■ **Selected extract**
** start **

Washington Post Editorial Page:

The results are almost unanimous: Standards are low, teacher training is poor and unless something is done right away, there will be an enormous teacher shortage, particularly in math and science, within the next decade. The Teaching Commission — a group whose board includes former IBM chief executive Louis V. Gerstner Jr. and former first lady Barbara Bush — concluded that rigid rules for teacher pay have failed to attract teachers to more difficult schools and more difficult subjects; that education schools needed higher standards; and that teacher licensing should be more rigorous. Last May the National Academy of Education issued a set of recommendations designed to deal with precisely the same problems: performance-linked teacher pay, incentives to teach in urban and poor rural schools, higher standards for teacher training, and more support for beginning teachers. The Education Trust, which has studied the extraordinarily weak content of teacher training curriculums, advocates rigorous quality standards that will make the entire teaching “market” more effective by identifying better teachers and allowing them to command higher salaries.

Teacher Merit Pay

Joanne Jacobs has an interesting set of links and comments on teacher merit pay:

Teacher Quality Bulletin’s merit pay round-up includes a story on a privately funded plan at an elementary school in Little Rock, Arkansas. Each teacher got a bonus based on the percentage increase in her students’ test scores.

For each pupil who made up to a 4 percent gain on the May test when compared with the pre-test last August, the teacher was entitled to $100. For each pupil who made a gain of between 5 percent and 9 percent, the bonus was $200. If the pupil’s gain was between 10 percent and 14 percent, the bonus was $300 and if the gain exceeded 15 percent, the bonus was $400.

Bonuses ranged from $1,800 to $8,600, and cost $65,000. The entire cost was $145,000 including testing costs and bonuses — based on the overall 17 percent gain of students schoolwide — to 25 other employees, including math and literacy coaches, the media specialist and maintenance and cafeteria workers.

In Florida, some districts give merit pay to many teachers; others have plans that make it impossible to qualify. The union wants it that way.

The Pinellas Classroom Teachers Association was bitterly opposed to performance pay and helped set the eligibility bar so high that union chief Jade Moore said it would “make it nearly impossible” for any teachers to earn them.

Hillsborough is more flexible and leaves much of the bonus-granting power in the hands of principals.

Meanwhile Florida is having trouble with teacher certification scams (pdf). One 24-year-old claimed to have earned a bachelor’s, master’s and doctorate within three months.

** end **

■ **Source data**
** start **

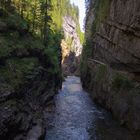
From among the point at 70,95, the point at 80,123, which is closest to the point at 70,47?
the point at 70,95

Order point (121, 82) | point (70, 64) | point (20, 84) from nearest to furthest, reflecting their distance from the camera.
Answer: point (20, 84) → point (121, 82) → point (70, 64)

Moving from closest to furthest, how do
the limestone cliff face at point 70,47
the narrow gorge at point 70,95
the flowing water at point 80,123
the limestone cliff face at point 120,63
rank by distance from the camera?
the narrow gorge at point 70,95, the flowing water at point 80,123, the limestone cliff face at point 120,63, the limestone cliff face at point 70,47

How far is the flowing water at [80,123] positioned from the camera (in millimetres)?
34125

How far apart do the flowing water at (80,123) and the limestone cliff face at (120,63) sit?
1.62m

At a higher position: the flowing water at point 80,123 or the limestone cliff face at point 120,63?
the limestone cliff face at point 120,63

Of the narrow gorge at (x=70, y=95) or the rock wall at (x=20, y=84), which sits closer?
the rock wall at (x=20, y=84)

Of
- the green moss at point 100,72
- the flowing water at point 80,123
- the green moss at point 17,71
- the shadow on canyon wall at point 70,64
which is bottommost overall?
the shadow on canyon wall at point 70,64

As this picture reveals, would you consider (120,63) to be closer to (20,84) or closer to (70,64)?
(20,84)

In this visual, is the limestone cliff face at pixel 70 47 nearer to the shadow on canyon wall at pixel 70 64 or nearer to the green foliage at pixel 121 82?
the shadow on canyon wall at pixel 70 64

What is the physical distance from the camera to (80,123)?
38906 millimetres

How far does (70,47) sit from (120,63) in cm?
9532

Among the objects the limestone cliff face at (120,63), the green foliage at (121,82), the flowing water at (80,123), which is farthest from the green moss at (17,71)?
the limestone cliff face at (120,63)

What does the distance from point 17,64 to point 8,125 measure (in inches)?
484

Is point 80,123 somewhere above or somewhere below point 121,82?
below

** end **
** start **

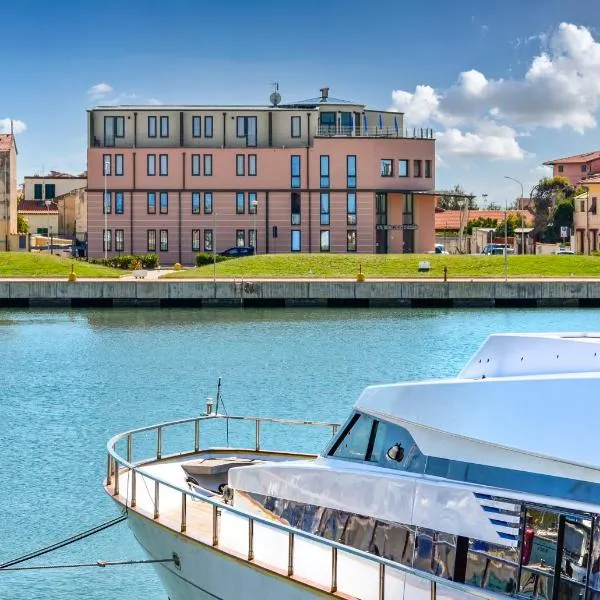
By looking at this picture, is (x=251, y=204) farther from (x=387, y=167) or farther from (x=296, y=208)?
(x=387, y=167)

** end **

■ **Tasks to complete**
1) According to the excerpt on teacher pay, what range did the individual teacher bonuses at the Little Rock elementary school cover?
2) How many lines of the listing contain the string "does"? Give only the number.

■ **Solutions to the exercise**
1) $1,800 to $8,600

2) 2